I am coming back on this RFC because it recently appear in some new issues and discussions. Putting @agramfort in the loop. As I mentioned in the different discussions, I think that we should settle on the loss of the linear model and how sample-weight is used. Once we have that we can design the expected tests and solve any bugs if there are any. In addition, we should then document it properly and I assume that the potential caveat there would be related to the coefficients scale or the regularization parameter values.

ogrisel commented 2 years ago

I think that we should enforce (and test) the intuitive behavior that duplicating a sample in the training set without weight should be equivalent to setting its weight to 2.0.

There is a test for linear models that was proposed in #15554.

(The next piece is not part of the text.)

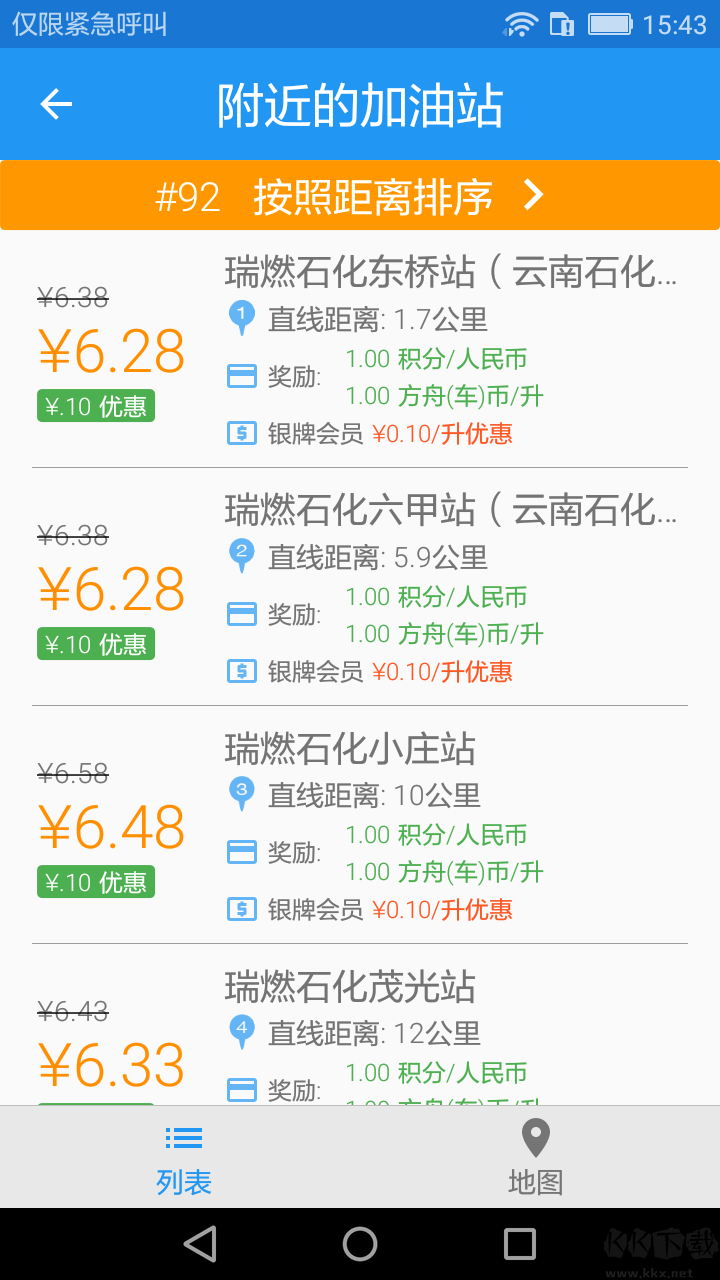 方舟行官方版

ogrisel commented 2 months ago

I think the general expectation is that weighting training points with positive integer weights (including 0 or 1 but not only) should be equivalent to repeating those training points the same number of times (equivalent of dropping for 0 weights, and no repetition for unit weights). This strategy is being used in a dedicated test in #29419 and #29442.

This is a general rule that includes the kind="ones" and kind="zeros" testing strategies currently implemented in check_sample_weights_invariance. I think this check should be updated to include the general case with a mix of random integer weights between 0 and 3 instead.

ogrisel commented 2 months ago

Note that #16298 is a tracking meta-issue for estimators that have been detected as not correctly handling sample_weight.